Khadija Elmadmad

Moroccan-EU connection. Migration

Watch our #KAPTalks with prof. Khadija Elmadmad from the UNESCO Centre “The Law and Migration” on EU-Moroccan cooperation regarding migration.

Wednesday 13.12.2017

Morocco has always experienced all types of migration: immigration and emigration, voluntary and forced migration as well as legal and illegal migration. Nowadays, more than 10 percent of Moroccans live abroad. As the vast majority of them reside in European countries and as the Morocco-Spain migration route is slowly becoming one of the main routes used for illegal migration to Europe, the need for cooperation between Morocco and its European counterparts is more urgent than ever before.

All the while, Morocco serves as a transit and immigration country for migrants coming from various parts of the world, mostly from Sub-Saharan Africa and Syria. In 2013 the Moroccan government adopted a new migration policy, which focused on legalizing the status of illegal migrants living in the country and reviewed migration law in order to make it more human and protective for migrants.

All these topics are explored in this guest lecture of prof. Khadija Elmadmad.

Organized in partnership with:

Khadija Elmadmad is a law professor and attorney. At present, she is the Director of “The Law and Migration” UNESCO Centre in Morocco (CUDM) and the Vice Chair of the Legal Clinic of the Law Faculty of Casablanca University. Previously she was the Tenure of the UNESCO Chair “Migration and Human Rights “ , the Chair of the UNESCO UNITWIN Network on Forced Migration and the Vice Chair of the International Association on the Study of Forced Migration, which is based at Oxford University in UK. She was consultant and/or teacher for the UN High Commissioner for Refugees (UNHCR), the International Committee of the Red Cross (ICRC), the International Labour Organization (ILO), the International Organization for Migration (IOM), The Open Society Institute (OSI), the Moroccan Red Crescent, the ex-Moroccan Ministry of Human Rights as well as other national and international institutions. She has published two books on Migration Law and numerous articles and chapters of books in Arabic, French and English, mainly on international law, human rights, women’s and children’s rights, migration law and refugees.

Items in a dataset:
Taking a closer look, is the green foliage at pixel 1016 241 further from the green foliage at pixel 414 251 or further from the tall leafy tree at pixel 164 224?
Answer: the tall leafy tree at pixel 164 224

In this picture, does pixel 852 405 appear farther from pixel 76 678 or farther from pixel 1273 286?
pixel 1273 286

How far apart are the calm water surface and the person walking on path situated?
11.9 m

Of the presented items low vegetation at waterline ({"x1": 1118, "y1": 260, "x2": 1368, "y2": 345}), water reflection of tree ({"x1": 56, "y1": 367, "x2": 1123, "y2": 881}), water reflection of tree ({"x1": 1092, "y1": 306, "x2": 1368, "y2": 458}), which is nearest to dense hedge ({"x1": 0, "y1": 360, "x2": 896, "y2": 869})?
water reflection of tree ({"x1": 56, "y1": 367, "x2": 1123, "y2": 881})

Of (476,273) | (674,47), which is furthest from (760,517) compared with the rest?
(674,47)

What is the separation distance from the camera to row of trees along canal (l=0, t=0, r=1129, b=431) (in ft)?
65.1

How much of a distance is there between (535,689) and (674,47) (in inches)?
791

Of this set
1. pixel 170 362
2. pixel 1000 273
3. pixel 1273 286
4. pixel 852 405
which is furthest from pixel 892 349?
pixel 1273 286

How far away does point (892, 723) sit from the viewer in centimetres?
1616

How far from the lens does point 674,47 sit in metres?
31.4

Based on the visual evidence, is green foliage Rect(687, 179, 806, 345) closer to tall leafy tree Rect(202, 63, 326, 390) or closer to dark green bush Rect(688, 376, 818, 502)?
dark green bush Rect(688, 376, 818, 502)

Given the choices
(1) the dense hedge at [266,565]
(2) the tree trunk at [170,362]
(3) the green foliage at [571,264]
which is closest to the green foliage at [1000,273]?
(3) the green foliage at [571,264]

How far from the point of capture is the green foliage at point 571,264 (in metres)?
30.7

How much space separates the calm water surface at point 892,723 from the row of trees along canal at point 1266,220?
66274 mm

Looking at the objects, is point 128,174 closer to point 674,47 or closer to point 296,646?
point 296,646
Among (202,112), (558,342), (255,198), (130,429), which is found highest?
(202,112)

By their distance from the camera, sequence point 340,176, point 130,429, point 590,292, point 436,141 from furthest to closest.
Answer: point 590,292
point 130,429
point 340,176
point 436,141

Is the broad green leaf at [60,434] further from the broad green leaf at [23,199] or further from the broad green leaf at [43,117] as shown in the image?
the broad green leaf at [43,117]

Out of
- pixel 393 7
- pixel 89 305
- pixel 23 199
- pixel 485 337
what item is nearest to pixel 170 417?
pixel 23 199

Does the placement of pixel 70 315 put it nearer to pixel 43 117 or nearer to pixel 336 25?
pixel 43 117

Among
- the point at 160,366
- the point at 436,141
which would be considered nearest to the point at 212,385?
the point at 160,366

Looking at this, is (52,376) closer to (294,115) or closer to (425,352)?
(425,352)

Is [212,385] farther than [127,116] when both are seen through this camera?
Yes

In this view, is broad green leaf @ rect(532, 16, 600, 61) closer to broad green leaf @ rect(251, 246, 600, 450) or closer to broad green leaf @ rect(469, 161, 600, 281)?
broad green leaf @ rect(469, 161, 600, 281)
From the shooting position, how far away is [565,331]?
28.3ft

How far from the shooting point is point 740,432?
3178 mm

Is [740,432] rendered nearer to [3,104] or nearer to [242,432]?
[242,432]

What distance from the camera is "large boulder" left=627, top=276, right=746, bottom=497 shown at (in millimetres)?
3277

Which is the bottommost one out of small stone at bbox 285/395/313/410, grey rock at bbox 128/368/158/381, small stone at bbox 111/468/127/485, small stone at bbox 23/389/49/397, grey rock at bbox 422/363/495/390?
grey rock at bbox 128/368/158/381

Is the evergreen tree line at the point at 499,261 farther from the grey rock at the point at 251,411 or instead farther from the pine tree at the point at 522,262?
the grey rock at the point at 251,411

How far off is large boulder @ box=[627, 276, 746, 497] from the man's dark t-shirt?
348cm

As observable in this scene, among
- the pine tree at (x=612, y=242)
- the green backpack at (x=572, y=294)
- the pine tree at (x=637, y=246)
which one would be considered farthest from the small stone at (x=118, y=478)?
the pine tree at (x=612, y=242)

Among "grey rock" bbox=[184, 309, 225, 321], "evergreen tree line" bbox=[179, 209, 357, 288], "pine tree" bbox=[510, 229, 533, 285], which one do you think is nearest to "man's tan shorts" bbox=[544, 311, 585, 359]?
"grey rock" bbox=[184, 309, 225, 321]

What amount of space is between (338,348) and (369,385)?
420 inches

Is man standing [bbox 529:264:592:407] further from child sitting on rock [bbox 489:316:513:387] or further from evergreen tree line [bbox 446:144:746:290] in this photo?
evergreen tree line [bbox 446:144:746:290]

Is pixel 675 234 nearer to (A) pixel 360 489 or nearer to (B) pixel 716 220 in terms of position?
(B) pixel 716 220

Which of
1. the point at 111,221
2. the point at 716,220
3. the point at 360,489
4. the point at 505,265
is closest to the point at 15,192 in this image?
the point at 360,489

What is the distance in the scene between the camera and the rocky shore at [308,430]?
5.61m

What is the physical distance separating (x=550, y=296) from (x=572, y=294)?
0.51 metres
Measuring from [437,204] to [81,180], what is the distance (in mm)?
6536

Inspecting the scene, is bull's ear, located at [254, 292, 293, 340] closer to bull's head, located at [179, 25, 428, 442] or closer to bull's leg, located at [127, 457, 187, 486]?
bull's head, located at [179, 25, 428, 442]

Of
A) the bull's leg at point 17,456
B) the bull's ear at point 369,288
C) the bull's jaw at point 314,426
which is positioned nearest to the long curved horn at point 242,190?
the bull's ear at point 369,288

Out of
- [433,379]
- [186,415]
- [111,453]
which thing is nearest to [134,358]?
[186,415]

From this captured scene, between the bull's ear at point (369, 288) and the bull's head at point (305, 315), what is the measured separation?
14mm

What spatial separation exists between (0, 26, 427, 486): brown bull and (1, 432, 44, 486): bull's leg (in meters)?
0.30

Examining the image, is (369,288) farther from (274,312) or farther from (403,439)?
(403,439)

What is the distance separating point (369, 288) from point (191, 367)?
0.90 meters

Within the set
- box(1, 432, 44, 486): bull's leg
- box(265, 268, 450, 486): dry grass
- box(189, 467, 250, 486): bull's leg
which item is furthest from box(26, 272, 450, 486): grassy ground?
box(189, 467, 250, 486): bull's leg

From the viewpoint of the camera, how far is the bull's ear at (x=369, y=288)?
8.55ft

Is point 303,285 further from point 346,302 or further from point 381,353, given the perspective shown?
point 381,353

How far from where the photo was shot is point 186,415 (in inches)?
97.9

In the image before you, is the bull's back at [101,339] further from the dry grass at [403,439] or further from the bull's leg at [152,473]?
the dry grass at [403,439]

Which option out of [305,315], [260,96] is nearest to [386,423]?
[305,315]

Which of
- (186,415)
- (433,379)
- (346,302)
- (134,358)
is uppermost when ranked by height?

### Activity list:
1. According to the lecture page, in what year did the Moroccan government adopt a new migration policy?
2. List every institution that the lecture page says Khadija Elmadmad served as a consultant and/or teacher for.
3. Please duplicate everything in the lecture page from "Watch our #KAPTalks" down to "than ever before.".

### Exercise responses:
1. 2013

2.
- The UN High Commissioner for Refugees (UNHCR)
- The International Committee of the Red Cross (ICRC)
- The International Labour Organization (ILO)
- The International Organization for Migration (IOM)
- The Open Society Institute (OSI)
- The Moroccan Red Crescent
- The ex-Moroccan Ministry of Human Rights

3.
Watch our #KAPTalks with prof. Khadija Elmadmad from the UNESCO Centre “The Law and Migration” on EU-Moroccan cooperation regarding migration.

Wednesday 13.12.2017

Morocco has always experienced all types of migration: immigration and emigration, voluntary and forced migration as well as legal and illegal migration. Nowadays, more than 10 percent of Moroccans live abroad. As the vast majority of them reside in European countries and as the Morocco-Spain migration route is slowly becoming one of the main routes used for illegal migration to Europe, the need for cooperation between Morocco and its European counterparts is more urgent than ever before.